Third, locational pricing — which varies the price of energy based on where it is produced, reflecting geographical differences in demand and grid congestion — can be expanded and improved.
And finally, as mentioned above, markets can be tweaked to more accurately value services beyond energy.
Grids need to be integrated over larger areas
One way to smooth out the spiky, swingy behavior of net load is to integrate grids over a larger geographic area. As VRE is drawn from a larger and larger area, supply becomes steadier, fluctuations become less sharp, and prediction becomes more tractable.
In many cases, this will mean building new transmission lines to areas of intense sun or wind. That's a capital-intensive (and politically fraught) undertaking. Nobody likes new power lines going over their property and it's difficult to agree how to divide the costs.
However, there's plenty of grid integration possible without new infrastructure. Rather than grids themselves being expanded, areas of grid control ("balancing areas") can be expanded. Many of the benefits of geographical integration can be achieved by connecting balancing areas together under a single planning authority.
This has been done in the US, to some extent, through the creation of ISOs, which govern grid regions spanning multiple states. But even ISO regions could cooperate better among themselves.
In circumstances where balancing regions cannot be consolidated under a single authority — say, in areas spanning multiple vertically integrated monopoly utilities — there are still ways to achieve the same effects, by setting up structured exchanges of grid services between and among separate balancing authorities.
The benefits of consolidating balancing regions, says Hogan, include "better use of existing transmission infrastructure, less supply variability, less demand volatility, real-time access to more operating and contingency reserves, less need for backup generation capacity, more use of renewables, and more liquidity and less price volatility in the market due to more competition."
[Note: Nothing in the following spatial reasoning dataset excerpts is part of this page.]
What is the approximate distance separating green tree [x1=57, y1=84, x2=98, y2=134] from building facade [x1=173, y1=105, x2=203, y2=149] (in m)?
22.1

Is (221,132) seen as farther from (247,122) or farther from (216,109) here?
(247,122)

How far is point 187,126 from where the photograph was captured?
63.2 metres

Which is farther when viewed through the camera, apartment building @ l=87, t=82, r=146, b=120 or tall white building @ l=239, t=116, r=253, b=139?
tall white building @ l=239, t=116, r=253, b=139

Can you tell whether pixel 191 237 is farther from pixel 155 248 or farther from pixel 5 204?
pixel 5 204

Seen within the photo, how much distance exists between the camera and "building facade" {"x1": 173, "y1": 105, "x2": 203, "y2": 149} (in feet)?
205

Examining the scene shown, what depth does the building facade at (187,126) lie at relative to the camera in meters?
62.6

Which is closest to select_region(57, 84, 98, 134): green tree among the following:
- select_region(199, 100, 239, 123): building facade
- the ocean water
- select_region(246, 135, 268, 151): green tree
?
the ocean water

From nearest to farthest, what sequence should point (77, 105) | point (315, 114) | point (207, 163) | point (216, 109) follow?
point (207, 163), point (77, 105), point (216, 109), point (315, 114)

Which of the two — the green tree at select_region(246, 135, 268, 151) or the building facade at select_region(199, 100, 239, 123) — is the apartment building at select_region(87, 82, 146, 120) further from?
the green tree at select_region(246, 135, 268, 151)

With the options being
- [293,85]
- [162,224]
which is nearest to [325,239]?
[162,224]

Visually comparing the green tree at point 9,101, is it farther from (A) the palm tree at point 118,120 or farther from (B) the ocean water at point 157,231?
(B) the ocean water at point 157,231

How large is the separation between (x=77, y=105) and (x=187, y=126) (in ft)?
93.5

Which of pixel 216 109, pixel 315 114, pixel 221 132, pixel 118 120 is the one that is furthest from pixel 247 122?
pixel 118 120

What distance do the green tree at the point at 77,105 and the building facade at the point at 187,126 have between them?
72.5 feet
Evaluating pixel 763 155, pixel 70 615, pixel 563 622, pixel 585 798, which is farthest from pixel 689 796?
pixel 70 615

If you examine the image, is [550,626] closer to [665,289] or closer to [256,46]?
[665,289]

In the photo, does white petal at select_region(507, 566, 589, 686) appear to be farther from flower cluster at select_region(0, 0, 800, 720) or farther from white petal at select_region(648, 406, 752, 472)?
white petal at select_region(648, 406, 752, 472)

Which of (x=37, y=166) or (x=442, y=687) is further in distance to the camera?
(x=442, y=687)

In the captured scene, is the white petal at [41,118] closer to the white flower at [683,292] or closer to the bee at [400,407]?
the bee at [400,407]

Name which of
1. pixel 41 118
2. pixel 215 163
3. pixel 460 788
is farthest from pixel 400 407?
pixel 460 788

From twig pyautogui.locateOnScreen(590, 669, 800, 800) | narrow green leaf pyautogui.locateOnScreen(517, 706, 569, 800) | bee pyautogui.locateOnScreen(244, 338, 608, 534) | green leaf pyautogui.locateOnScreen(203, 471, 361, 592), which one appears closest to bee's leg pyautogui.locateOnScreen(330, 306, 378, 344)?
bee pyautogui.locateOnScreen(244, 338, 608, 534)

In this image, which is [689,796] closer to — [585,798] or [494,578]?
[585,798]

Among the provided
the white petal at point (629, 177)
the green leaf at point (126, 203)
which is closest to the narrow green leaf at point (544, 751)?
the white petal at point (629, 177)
Grids are nowhere near physical limitations on VRE
Pondering the ultimate limitations of VRE is an interesting theoretical exercise, but the fact is, very few grids are anywhere near those limitations; for the most part, today's limitations are practical and solvable. There are simple, ready-to-hand changes in grid rules and markets that can unlock additional wind and solar power, if regulators and grid operators seize the opportunities.
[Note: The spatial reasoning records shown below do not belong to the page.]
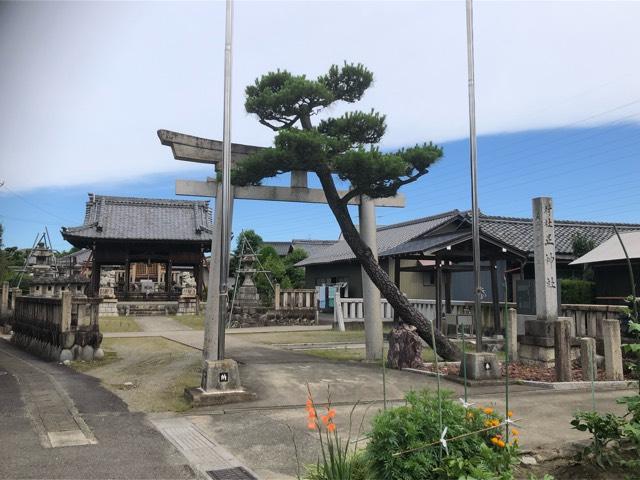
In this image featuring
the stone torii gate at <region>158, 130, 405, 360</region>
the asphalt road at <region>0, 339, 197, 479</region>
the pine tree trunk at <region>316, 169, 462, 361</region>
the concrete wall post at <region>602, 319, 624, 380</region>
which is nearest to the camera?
the asphalt road at <region>0, 339, 197, 479</region>

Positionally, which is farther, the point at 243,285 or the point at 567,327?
the point at 243,285

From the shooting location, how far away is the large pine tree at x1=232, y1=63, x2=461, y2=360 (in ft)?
27.7

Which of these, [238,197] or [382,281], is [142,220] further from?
[382,281]

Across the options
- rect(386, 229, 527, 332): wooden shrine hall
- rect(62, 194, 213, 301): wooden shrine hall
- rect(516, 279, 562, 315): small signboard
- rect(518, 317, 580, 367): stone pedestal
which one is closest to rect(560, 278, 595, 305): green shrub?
rect(386, 229, 527, 332): wooden shrine hall

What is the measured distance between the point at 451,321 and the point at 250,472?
1109 centimetres

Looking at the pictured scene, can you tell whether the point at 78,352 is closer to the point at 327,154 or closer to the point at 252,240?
the point at 327,154

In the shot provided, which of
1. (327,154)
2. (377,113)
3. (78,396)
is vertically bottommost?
(78,396)

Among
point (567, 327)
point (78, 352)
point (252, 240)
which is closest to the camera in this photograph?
point (567, 327)

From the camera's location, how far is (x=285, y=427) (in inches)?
220

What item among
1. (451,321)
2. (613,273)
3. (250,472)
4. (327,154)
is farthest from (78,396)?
(613,273)

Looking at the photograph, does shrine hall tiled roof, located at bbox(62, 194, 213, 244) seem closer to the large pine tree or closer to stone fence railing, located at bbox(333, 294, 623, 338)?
stone fence railing, located at bbox(333, 294, 623, 338)

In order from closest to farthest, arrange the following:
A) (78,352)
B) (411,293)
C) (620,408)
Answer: (620,408)
(78,352)
(411,293)

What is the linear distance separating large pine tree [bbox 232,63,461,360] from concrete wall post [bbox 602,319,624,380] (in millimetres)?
2456

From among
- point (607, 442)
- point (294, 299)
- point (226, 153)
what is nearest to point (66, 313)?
point (226, 153)
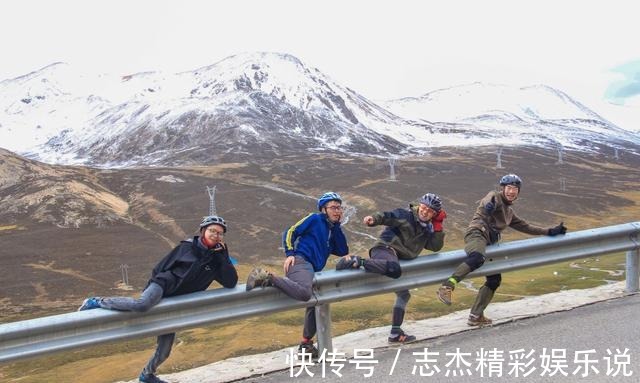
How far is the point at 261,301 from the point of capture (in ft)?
19.0

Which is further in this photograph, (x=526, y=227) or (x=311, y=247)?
(x=526, y=227)

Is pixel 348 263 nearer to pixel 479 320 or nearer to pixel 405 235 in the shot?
pixel 405 235

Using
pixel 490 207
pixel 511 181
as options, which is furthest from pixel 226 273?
pixel 511 181

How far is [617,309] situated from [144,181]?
8746 cm

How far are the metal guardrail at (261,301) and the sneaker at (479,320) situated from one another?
504 millimetres

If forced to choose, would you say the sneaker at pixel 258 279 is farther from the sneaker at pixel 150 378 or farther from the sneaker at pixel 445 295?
the sneaker at pixel 445 295

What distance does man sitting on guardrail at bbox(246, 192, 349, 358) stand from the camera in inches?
237

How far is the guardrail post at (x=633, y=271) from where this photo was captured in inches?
318

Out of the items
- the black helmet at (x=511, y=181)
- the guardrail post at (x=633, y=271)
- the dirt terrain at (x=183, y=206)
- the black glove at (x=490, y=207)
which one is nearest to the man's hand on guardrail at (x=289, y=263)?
the black glove at (x=490, y=207)

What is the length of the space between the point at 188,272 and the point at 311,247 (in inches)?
55.7

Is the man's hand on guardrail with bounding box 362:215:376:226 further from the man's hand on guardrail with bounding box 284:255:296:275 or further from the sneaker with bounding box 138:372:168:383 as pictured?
the sneaker with bounding box 138:372:168:383

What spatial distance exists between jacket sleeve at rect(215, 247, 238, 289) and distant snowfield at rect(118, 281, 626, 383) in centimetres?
85

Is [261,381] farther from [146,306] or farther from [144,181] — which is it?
[144,181]

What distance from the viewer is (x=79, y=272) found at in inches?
2138
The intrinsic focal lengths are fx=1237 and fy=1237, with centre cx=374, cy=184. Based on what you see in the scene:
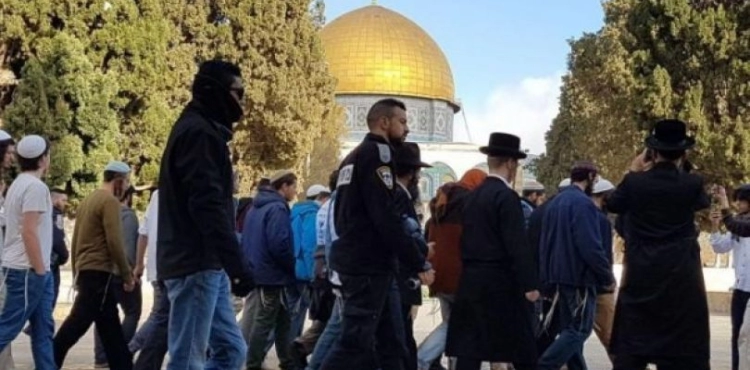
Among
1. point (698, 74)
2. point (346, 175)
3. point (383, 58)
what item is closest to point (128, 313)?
point (346, 175)

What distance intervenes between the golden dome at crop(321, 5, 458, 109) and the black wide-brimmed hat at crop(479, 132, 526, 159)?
77186 mm

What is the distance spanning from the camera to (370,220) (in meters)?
7.16

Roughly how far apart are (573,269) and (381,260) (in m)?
2.73

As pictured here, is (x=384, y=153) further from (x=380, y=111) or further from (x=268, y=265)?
(x=268, y=265)

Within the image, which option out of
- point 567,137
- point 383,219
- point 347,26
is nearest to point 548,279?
point 383,219

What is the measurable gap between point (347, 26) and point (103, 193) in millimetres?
81582

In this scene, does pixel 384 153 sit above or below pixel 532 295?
above

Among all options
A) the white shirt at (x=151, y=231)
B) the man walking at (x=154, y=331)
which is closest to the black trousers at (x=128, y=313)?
the white shirt at (x=151, y=231)

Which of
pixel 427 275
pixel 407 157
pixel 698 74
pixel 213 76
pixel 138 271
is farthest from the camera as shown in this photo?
pixel 698 74

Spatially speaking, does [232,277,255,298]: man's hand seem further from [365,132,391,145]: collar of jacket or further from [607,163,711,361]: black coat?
[607,163,711,361]: black coat

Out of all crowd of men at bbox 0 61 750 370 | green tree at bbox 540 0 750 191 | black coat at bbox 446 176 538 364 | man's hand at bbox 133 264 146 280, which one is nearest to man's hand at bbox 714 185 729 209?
crowd of men at bbox 0 61 750 370

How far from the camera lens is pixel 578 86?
41.2 metres

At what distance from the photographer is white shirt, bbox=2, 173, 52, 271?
317 inches

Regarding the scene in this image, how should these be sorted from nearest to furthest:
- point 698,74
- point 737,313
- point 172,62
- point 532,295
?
point 532,295
point 737,313
point 698,74
point 172,62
Grid flexibility not only enables greater VRE, it also lowers costs by preventing overinvestment in fixed, inflexible resources, saving customers money in the long run. A smarter, nimbler, more responsive grid would be necessary even if wind and solar were not needed for social and environmental reasons. Given the imperatives of climate change, however, there's no longer any time to waste.
The big debate in wholesale energy markets these days is between energy-only and energy-plus-capacity markets. Energy-only markets only pay for energy. When flexibility or reserves drop to low levels and threaten reliability, the price of energy spikes to reflect it. Those price spikes signal to the market the need for investment in flexible resources.
Theoretically, a pure market scenario like that is the most efficient. In practice, however, the scarcity price signals sent by energy-only markets tend to be softened by regulators (who are naturally leery of price spikes) through energy price caps or other buffers. This can lead energy-only markets to underinvest in flexible capacity.
For this reason, many energy markets have added capacity markets, which pay power plants simply to be available. Unfortunately, many capacity markets are flawed as well, paying only for fossil fuel supply capacity without considering a) the flexibility of that capacity, or b) the potential for demand response in capacity markets.
That debate won't be settled here. Either way, regulators need to make sure that the value of flexibility is transparent, clearly signaled by markets.